§ Seçilmiş bölüm:
1980’ler ve 1990’larda birçok sanatçı, ortaya çıkan AIDS salgını konusunda farkındalık yaratmak için sanatlarını aktivizme dönüştürdü. Dünyanın dört bir yanından gelen bu halk sağlığı posterleri, sanatçıların büyüyen korku ve cehalet ortamına yaratıcı bir şekilde nasıl meydan okuduklarını gösteriyor.
Sanat ve Aktivizmle Dışlanmaya Karşı Mücadele
İsviçre AIDS Vakfı’nın bu etkileyici posteri, “AIDS yüzünden dışlandınız mı? Dışlanmış!” başlığıyla, 1990’larda AIDS ve HIV ile yaşayan bireylerin karşılaştığı önyargıları ve toplumsal dışlanmayı çarpıcı bir şekilde hatırlatıyor. O dönemde HIV’in herkes için bir risk teşkil ettiği anlaşılmış olmasına rağmen, ayrımcılık ve cehaletle mücadele devam ediyordu.
Posterde, sanat dünyasına yönelik saygı duruşunda bulunan detaylar dikkat çekiyor. Modelin sol elinin arkasında, Keith Haring’in stiline atıfta bulunan bir bebek ve köpek grafiği yer alıyor. Bunun yanı sıra, modelin dizinin hemen altında efsanevi şarkıcı Freddie Mercury’nin bir fotoğrafı görülürken, uzattığı ayağının arkasında fotoğrafçı Robert Mapplethorpe’un adının yazılı olduğu, iple bağlanmış bir kitap bulunuyor. Bu isimlerin ortak noktası, yalnızca sanat dünyasına olağanüstü katkılarda bulunmuş olmaları değil, aynı zamanda AIDS’ten hayatlarını kaybetmiş ve eşcinsel bireyler olmalarıdır. Poster, yıldızlar, hediyeler, şarap ve ışıltıyla bezeli bir gökkubbede, bu sanatçıların yeteneklerinden dolayı kutlanırken, cinsellikleri ve hastalıkları nedeniyle dışlanmalarını ironik bir şekilde gözler önüne seriyor.

§ Girdi verileri:
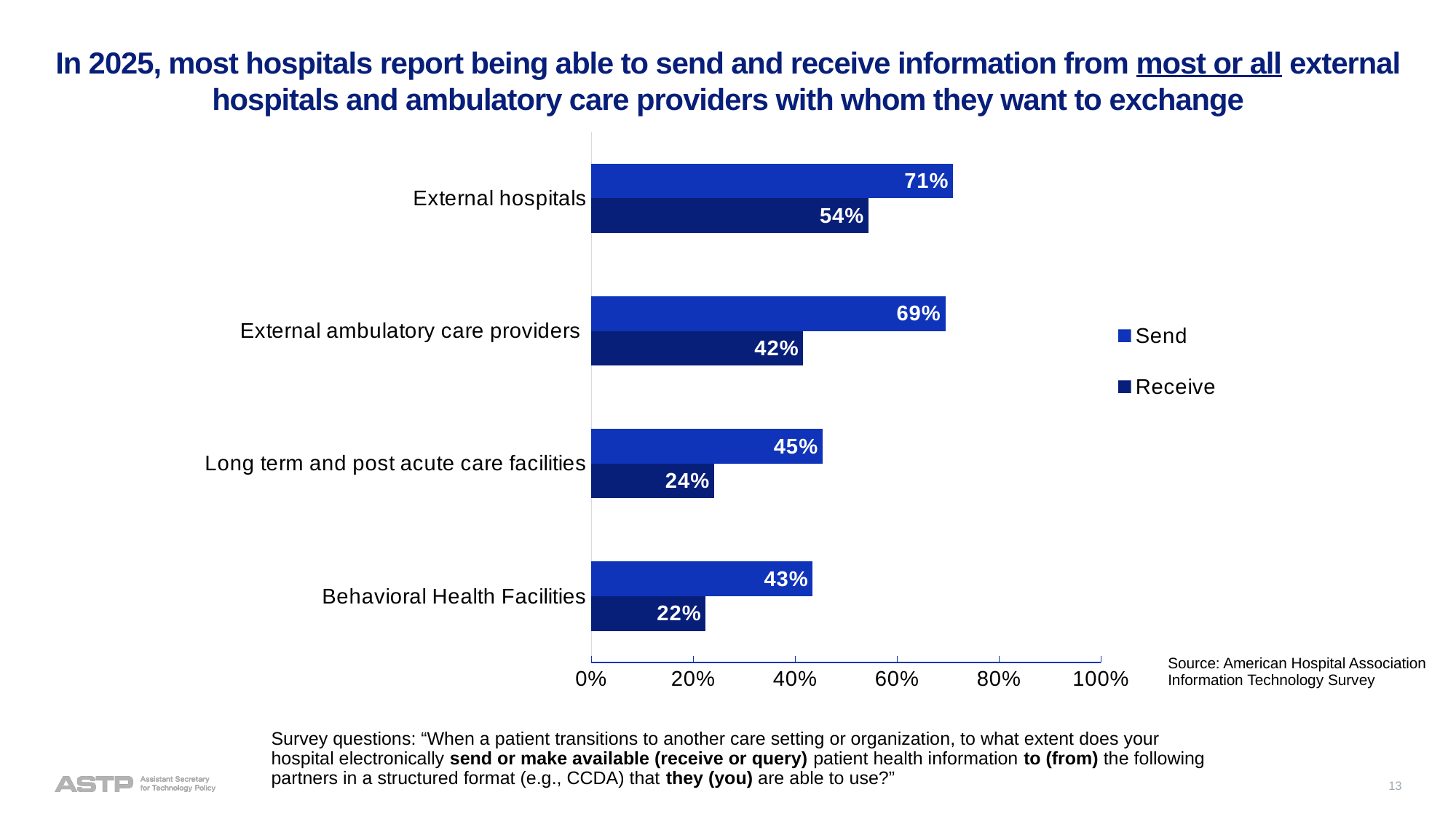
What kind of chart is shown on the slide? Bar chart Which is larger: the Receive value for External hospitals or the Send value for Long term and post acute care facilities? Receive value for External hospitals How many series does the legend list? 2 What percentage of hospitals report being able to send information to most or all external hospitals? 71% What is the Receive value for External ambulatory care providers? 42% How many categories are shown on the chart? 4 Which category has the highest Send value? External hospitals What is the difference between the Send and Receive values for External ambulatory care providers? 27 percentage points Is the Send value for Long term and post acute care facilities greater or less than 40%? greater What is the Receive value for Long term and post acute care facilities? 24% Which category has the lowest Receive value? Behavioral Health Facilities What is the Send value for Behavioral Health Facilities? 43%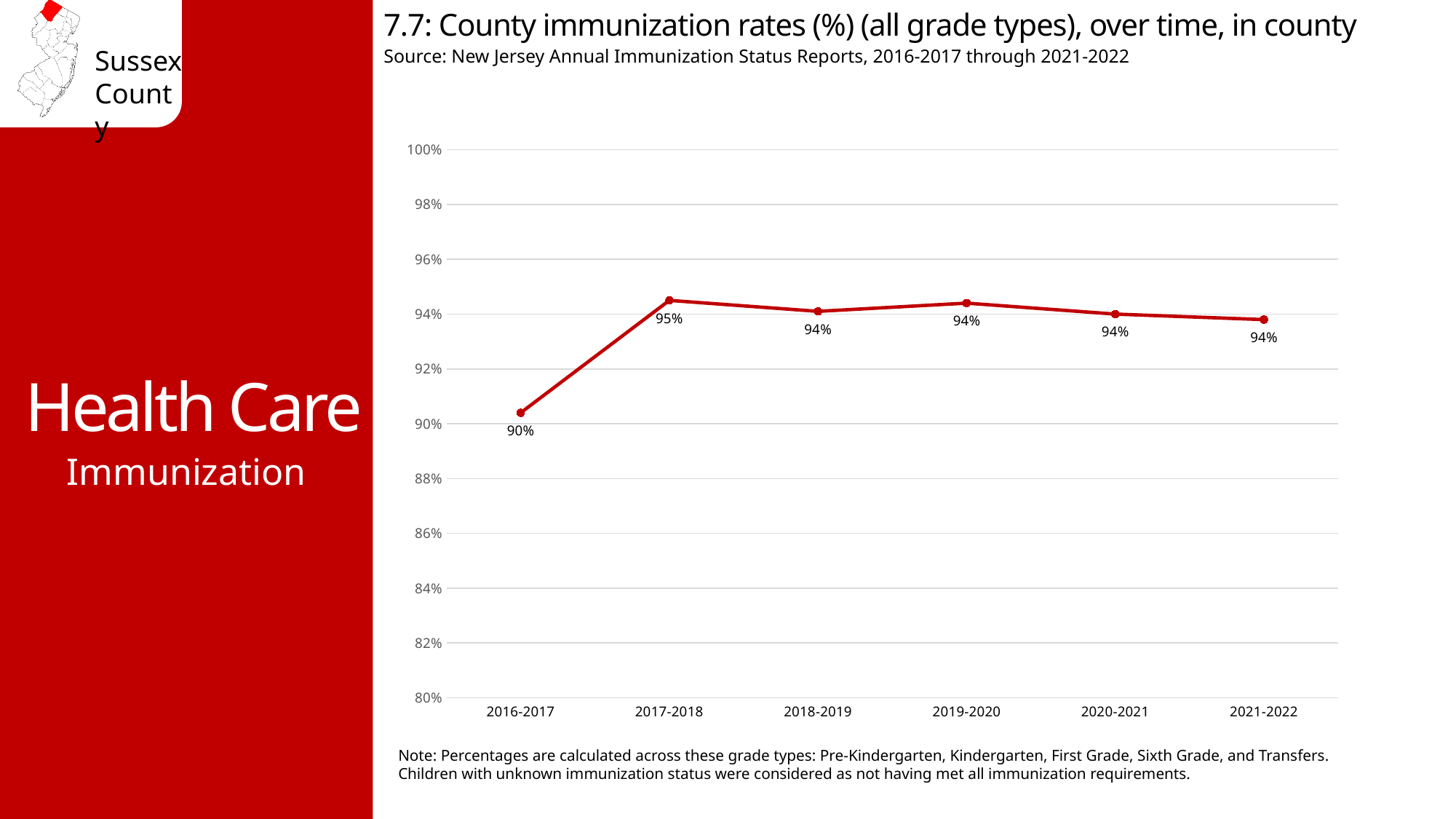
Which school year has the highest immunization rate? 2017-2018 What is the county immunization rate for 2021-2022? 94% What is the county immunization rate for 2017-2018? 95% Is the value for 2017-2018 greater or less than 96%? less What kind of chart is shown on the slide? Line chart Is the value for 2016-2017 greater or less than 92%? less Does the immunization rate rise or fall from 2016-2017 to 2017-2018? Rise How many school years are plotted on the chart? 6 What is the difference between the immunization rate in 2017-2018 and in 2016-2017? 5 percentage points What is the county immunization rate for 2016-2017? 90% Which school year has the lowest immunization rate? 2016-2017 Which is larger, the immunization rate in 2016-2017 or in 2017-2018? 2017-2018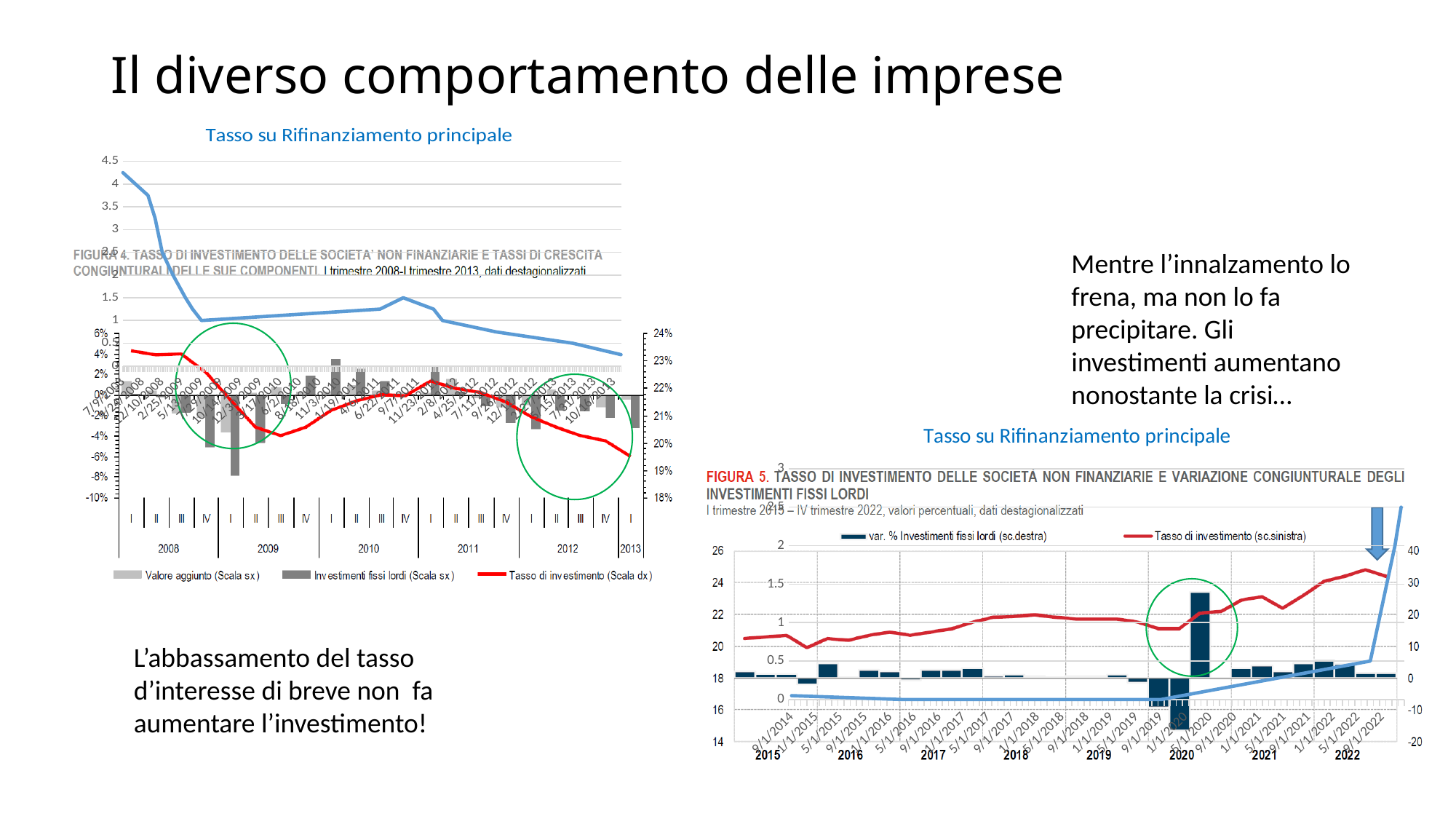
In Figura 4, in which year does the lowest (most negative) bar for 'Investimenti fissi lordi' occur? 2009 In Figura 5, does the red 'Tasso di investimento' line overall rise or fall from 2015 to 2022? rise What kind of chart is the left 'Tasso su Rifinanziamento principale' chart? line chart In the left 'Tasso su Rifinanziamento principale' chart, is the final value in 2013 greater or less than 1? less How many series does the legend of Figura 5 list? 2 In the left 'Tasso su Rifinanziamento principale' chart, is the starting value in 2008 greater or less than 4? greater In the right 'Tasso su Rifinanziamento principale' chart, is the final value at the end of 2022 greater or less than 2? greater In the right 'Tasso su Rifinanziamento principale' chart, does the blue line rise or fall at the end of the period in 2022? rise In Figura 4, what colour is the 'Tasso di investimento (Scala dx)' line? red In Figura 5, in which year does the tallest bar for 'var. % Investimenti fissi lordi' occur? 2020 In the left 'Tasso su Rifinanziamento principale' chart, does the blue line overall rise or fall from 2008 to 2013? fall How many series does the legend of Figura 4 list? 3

§ Görev listesi:
(a) AIDS posterleriyle ilgili metne göre “AIDS yüzünden dışlandınız mı? Dışlanmış!” başlıklı poster hangi kuruluşa aittir?
(b) AIDS posterleriyle ilgili metni kaldığı yerden sürdürün.
Bu verilerin AIDS posterleriyle ilgili metinle bir bağlantısı yoktur.

§ Cevaplar:
(a) İsviçre AIDS Vakfı’na aittir.

(b)
Sanatçı Derek Jarman gibi birçok başarılı figür için, HIV pozitif teşhislerini kamuoyuna açıklamak sadece bir gerçeklik değil, aynı zamanda güçlü bir aktivizm eylemiydi. Bu poster, AIDS salgını sırasında sanat ve aktivizmin nasıl iç içe geçtiğini ve toplumda farkındalık yaratmak için sanatçıların oynadığı önemli rolü bir kez daha vurguluyor.
Keith Haring ve LGBTQ+ Topluluklarının AIDS Mücadelesindeki Rolü
AIDS salgını, LGBTQ+ topluluklarını en çok etkileyen krizlerden biri olmasına rağmen, aynı topluluklar daha güvenli sağlık ve cinsel uygulamalar için farkındalık yaratmada öncü oldular. Bu mücadelede, birçok sanatçı ve performansçı, yeteneklerini, zamanlarını ve emeklerini bu küresel soruna çözüm üretmek için adadı. Dünyaca ünlü sanatçı Keith Haring, 1988 yılında HIV-pozitif teşhisi aldı. Ancak, teşhisini saklamak yerine, bu durumu açıkça paylaşarak hem salgın hem de homofobiye karşı farkındalık yaratmayı görev edindi. Haring, sanatı ve başarısını aktivizmle birleştirerek, topluma ilham kaynağı oldu.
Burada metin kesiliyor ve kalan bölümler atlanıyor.